Together with Stephen Grossberg and their students and colleagues, Gail has, since the 1980s, developed the Adaptive Resonance Theory (ART) family of neural networks for fast stable online learning, pattern recognition, and prediction, including both unsupervised (ART 1, ART 2, ART 2-A, ART 3, fuzzy ART, distributed ART) and supervised (ARTMAP, fuzzy ARTMAP, ART-EMAP, ARTMAP-IC, ARTMAP-FTR, distributed ARTMAP, default ARTMAP) systems.

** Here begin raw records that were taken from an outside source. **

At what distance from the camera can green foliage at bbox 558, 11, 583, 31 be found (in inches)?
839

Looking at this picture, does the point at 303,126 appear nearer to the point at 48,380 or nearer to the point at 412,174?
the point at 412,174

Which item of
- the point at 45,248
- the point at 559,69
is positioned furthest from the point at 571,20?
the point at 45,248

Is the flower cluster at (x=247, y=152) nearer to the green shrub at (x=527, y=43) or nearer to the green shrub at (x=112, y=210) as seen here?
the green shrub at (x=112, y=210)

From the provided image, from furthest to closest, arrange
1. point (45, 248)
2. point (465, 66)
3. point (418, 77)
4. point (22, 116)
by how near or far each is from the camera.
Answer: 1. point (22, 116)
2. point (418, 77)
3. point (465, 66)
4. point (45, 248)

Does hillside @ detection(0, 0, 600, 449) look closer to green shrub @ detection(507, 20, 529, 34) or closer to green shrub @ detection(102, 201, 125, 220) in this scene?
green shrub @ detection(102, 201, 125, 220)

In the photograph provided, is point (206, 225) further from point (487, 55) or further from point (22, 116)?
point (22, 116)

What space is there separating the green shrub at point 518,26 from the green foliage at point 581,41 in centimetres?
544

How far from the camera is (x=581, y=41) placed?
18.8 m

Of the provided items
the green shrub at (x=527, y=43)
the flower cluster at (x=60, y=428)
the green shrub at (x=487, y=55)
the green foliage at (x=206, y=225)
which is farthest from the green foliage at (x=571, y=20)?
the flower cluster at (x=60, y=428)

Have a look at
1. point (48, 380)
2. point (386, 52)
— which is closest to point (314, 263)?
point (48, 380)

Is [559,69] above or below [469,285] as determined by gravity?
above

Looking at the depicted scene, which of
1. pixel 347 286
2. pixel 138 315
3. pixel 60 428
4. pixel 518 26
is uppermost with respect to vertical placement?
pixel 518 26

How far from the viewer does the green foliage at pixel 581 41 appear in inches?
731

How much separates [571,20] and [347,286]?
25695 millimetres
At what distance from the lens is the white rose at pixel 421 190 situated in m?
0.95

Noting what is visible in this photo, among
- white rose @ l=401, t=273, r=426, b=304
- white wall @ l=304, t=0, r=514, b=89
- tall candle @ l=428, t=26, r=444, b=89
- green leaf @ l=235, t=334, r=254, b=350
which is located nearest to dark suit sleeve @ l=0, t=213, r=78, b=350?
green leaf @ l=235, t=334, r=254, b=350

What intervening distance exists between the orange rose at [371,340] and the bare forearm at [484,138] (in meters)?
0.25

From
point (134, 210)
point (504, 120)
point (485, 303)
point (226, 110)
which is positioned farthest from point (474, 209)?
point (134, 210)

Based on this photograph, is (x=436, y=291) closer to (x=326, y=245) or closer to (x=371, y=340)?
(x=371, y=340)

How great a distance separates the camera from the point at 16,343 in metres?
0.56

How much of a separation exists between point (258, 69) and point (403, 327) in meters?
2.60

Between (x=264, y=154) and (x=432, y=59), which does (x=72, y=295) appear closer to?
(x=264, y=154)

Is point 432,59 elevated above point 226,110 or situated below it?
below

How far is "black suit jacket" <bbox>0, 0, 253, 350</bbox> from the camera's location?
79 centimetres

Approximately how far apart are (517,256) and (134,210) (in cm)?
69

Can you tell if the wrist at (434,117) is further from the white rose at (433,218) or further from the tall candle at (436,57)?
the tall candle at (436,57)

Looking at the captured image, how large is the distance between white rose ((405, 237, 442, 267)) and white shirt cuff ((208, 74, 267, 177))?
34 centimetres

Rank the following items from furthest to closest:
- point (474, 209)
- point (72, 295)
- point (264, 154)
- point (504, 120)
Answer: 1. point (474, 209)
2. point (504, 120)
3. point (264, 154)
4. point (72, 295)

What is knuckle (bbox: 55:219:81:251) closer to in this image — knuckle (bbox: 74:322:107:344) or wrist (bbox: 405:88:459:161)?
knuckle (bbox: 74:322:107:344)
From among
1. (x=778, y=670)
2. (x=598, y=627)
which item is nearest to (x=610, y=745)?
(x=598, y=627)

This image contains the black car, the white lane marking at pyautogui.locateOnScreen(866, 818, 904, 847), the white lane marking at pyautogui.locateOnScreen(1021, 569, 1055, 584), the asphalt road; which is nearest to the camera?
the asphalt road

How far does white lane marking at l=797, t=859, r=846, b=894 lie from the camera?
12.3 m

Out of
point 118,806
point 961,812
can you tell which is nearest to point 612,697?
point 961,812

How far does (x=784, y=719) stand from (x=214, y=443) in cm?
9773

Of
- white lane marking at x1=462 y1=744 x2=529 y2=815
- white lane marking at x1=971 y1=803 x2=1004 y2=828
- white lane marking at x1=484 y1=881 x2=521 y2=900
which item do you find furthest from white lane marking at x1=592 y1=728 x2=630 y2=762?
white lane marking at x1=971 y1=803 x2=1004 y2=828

These ART models have been used for a wide range of applications, including remote sensing, medical diagnosis, automatic target recognition, mobile robots, and database management.

 

In recent years, Gail has defined a novel approach to information fusion, showing how a neural model based on cognitive learning principles can derive consistent knowledge from sources that are paradoxically both inconsistent and accurate, as when a young child hears the family pet variously called Spot, puppy, dog, dalmatian, mammal, and animal. Even though no inter-class relationships, links, or probabilities are provided during training, a distributed learning system derives knowledge of relationship rules, confidence estimates, equivalence classes, and hierarchical structures. Other aspects of her research include the development, computational analysis, and application of neural models of vision, synaptic transmission, and circadian rhythms. Her work in vision has ranged from models of the retina to color processing and long-range figure completion.

 

Gail obtained her graduate training in mathematics at the University of Wisconsin, and taught at MIT and Northeastern University before moving to Boston University, where she is a professor in the departments of cognitive and neural systems (CNS) and mathematics; director of the CNS Technology Lab; and co-PI for the NSF Science of Learning Center CELEST: Center of Excellence for Learning in Education, Science, and Technology. She has been elected to successive three-year terms on the Board of Governors of the International Neural Network Society (INNS) since its founding, in 1987, and received the INNS Gabor Award. She has also served as an elected member of the Council of the American Mathematical Society, and is a charter member of the Association for Women in Mathematics. She is the first woman to receive the IEEE Neural Networks Pioneer Award.